Jennifer started looking into religion, beginning with Christianity, since it was the one religion whose founder had claimed he was, in fact, God. In addition, her husband had grown up in a Christian (albeit nominally so) home and yet she’d been attracted to him.True, he’d since abandoned the faith, but maybe it was safe enough to at least explore…
In the end, Jennifer came to Christianity because of the truth she began to see laid out as she examined, book by book, its foundation; not necessarily by looking to see how Joe X was living out his life, or whether Jane Y seemed to be getting it right (or not), but how the faith is meant to be lived as designed by its founder, Jesus the Christ. Catholicism in particular drew her because, she has said, it was so incredibly cohesive, so expertly woven together, that it soon became more impossible to argue against its believability. It also proclaimed to be “the one true Church” – a rather bold proclamation; just as bold as its founder claiming to be God. In the end, He’s either God, or not, and the Church is either true, or not. Too many factors pointed to the former, so Jennifer eventually took the leap of faith.
And in time, a beautiful thing happened, she later recounted. She began sleeping well again, the only midnight awakenings occurring because of the needs of her small children.

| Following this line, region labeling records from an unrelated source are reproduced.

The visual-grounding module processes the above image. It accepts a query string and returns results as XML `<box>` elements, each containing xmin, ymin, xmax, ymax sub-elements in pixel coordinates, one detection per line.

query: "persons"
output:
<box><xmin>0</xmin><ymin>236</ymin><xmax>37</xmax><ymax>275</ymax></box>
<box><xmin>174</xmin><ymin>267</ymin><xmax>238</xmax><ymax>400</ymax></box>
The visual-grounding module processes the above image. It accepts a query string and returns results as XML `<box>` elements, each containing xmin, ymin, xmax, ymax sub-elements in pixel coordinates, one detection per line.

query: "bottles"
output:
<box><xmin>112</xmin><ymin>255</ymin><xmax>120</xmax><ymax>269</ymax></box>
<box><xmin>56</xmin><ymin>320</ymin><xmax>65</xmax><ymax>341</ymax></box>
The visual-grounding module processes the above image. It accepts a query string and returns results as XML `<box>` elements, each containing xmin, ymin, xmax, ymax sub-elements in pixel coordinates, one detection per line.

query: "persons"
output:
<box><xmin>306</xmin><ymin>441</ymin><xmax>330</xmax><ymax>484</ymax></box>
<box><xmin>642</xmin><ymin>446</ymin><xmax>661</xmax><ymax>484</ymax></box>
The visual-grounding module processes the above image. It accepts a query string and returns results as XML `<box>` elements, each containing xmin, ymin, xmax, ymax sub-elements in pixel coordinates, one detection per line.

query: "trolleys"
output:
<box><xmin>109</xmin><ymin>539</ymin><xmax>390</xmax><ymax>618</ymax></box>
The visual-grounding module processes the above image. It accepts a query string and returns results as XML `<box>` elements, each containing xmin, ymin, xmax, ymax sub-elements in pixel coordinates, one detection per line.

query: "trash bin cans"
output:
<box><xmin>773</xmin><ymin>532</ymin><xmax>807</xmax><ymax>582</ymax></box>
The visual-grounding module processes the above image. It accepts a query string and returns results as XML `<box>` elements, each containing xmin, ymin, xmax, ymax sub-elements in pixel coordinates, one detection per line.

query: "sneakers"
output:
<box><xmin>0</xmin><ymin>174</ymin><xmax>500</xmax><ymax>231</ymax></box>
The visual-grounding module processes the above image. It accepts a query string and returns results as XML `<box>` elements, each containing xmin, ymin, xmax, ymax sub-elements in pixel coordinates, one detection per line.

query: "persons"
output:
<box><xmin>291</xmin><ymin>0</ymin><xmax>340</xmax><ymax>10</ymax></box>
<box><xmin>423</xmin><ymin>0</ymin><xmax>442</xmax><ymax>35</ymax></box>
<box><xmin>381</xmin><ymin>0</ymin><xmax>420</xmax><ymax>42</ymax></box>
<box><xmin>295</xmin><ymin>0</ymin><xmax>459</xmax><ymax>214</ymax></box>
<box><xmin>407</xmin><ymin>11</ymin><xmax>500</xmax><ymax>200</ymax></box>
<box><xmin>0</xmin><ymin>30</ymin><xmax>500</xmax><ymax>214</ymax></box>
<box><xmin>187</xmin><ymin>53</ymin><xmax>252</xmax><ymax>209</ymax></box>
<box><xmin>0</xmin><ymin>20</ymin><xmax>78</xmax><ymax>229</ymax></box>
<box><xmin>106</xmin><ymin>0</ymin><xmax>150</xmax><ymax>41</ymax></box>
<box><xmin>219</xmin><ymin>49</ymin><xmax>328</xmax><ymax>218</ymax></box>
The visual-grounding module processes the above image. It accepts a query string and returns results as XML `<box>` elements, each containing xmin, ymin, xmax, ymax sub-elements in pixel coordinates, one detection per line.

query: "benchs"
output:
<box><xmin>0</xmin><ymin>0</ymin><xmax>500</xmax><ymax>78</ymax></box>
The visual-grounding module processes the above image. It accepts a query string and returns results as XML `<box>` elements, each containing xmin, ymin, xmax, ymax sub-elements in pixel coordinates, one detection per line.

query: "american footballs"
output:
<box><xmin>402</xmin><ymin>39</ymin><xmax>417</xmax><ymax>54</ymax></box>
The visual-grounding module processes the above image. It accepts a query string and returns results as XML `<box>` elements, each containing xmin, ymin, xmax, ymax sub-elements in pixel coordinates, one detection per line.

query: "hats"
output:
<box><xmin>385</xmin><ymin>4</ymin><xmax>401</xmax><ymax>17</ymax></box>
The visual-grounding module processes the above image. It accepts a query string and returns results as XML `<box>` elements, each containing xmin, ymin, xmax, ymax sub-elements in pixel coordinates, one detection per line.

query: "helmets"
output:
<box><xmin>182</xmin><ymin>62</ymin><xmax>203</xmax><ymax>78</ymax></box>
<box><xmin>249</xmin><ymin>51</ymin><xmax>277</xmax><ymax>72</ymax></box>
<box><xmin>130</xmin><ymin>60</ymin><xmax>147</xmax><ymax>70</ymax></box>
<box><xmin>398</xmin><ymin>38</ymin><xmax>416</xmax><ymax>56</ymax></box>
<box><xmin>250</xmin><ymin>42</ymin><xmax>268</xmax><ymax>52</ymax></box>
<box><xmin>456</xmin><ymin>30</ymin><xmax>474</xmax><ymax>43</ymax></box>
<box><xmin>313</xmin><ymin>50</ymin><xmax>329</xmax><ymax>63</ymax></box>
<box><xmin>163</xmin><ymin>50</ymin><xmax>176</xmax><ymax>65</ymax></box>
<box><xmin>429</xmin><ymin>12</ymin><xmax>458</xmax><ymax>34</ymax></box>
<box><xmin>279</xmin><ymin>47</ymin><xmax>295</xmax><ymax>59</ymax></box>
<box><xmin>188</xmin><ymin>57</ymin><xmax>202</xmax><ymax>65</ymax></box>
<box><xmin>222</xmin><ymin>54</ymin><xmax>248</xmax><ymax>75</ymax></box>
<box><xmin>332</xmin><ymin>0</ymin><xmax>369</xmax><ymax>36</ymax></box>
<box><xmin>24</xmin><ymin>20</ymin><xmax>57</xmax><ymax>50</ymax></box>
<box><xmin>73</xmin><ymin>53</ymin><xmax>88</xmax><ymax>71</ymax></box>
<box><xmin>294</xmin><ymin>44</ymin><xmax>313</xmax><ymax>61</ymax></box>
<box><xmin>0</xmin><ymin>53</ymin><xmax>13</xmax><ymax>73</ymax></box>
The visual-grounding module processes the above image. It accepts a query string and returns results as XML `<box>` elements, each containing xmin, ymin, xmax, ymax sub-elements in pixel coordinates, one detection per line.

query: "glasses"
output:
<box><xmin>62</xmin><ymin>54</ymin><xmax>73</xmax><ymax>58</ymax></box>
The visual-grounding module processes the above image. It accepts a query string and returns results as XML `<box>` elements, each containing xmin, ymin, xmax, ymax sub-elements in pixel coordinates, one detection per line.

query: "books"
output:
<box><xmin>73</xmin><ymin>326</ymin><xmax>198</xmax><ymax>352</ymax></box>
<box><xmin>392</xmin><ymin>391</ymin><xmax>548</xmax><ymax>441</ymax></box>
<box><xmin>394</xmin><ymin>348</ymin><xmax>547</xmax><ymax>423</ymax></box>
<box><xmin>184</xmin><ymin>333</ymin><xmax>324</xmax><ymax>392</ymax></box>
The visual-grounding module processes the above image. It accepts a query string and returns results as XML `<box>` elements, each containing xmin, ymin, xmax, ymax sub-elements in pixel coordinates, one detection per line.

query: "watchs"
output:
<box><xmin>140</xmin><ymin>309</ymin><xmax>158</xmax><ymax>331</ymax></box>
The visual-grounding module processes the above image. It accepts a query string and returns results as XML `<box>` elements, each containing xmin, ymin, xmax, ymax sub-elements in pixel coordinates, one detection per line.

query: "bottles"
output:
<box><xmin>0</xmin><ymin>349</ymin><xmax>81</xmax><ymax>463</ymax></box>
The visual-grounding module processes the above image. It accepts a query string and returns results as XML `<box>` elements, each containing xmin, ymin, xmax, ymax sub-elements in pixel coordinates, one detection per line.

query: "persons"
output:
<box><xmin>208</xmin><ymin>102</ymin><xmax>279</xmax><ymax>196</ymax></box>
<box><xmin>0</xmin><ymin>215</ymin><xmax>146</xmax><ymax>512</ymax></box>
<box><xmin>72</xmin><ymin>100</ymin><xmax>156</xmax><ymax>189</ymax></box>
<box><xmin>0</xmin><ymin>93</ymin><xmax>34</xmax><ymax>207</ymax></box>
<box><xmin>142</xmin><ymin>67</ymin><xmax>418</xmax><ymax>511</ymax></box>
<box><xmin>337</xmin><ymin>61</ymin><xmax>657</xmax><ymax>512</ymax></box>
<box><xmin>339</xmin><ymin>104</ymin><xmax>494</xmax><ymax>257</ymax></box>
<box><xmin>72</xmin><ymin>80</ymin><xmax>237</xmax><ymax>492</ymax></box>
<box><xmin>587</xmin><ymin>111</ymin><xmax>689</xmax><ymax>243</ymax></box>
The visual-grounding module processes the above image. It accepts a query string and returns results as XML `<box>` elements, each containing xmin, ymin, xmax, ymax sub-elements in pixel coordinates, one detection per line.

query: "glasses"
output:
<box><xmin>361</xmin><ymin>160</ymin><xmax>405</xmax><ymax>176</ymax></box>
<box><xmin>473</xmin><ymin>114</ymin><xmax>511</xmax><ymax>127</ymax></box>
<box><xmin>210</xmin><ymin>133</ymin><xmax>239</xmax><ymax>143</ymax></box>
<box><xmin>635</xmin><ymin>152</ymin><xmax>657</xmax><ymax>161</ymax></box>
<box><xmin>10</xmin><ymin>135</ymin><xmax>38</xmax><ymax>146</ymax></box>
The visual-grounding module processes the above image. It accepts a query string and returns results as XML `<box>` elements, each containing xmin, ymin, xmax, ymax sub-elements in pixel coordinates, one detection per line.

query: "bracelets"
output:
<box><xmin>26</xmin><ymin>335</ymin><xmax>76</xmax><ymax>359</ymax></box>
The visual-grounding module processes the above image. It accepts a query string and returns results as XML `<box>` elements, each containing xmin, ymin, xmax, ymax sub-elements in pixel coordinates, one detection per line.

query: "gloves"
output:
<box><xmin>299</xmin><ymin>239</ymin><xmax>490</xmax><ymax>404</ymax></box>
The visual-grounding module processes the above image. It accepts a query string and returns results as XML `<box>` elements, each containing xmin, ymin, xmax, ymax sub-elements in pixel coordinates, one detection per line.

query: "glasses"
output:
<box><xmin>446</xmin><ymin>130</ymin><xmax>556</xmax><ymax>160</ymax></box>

Not all would be so similarly drawn, because truth does not carry the same amount of significance to everyone. But I am one to whom it does make a difference. For me, truth stands solidly at the top of the three and binds all together, since beauty, truth and goodness are inextricably part of one package of faith.
Truth is not relative. It is not something that shifts with the wind, or with society’s particular leaning. It is enduring, for all time. Truth is the mind of God made manifest in our lives. And we need it in great doses in order to live a life of goodness and beauty.
In other words, truth isn’t the questionable variable – it’s the foundation of our faith that guides what we’re meant to be at our optimal.
All religions contain pieces of the truth, and every human being is born with truth at his or her core, but it needs to be understood and nourished within the context of the Creator’s perfect design. Catholicism, for me, contains the largest number of pieces of truth. It draws on an incredibly rich history, an enduring story of saints and sinners all, and its lineage can be traced back to Christ himself, as well as to Peter, our first Pope, and the unbroken line of successors that can be followed to the present.Wow — if that isn’t a mind-boggling truth, I don’t know what is!
I need frequent assurance as I walk the life of faith, and the Church gives it to me, time and again. Whenever I’ve had a question about my faith and have earnestly sought the answer through the Church, I’ve never failed to find it and so much more.
I know that as I live out my faith and express it through writing, I risk looking a bit loony at times. When I share the zeal I have for Christ, some may think me a bit odd, perhaps even deceived. I may well be high on my faith, but rest assured, having God as my drug of choice is not a bad deal, not by a long shot.
Charles Raven once said, “If these [believers] be mad, then madness is more beautiful, more reasonable, more beneficent, more effective than sanity.”
That’s where I began, and it’s where I’ll end. Though some may call me cooky because of my faith, I’m with Raven on this one: there’s no more magnificent way to live.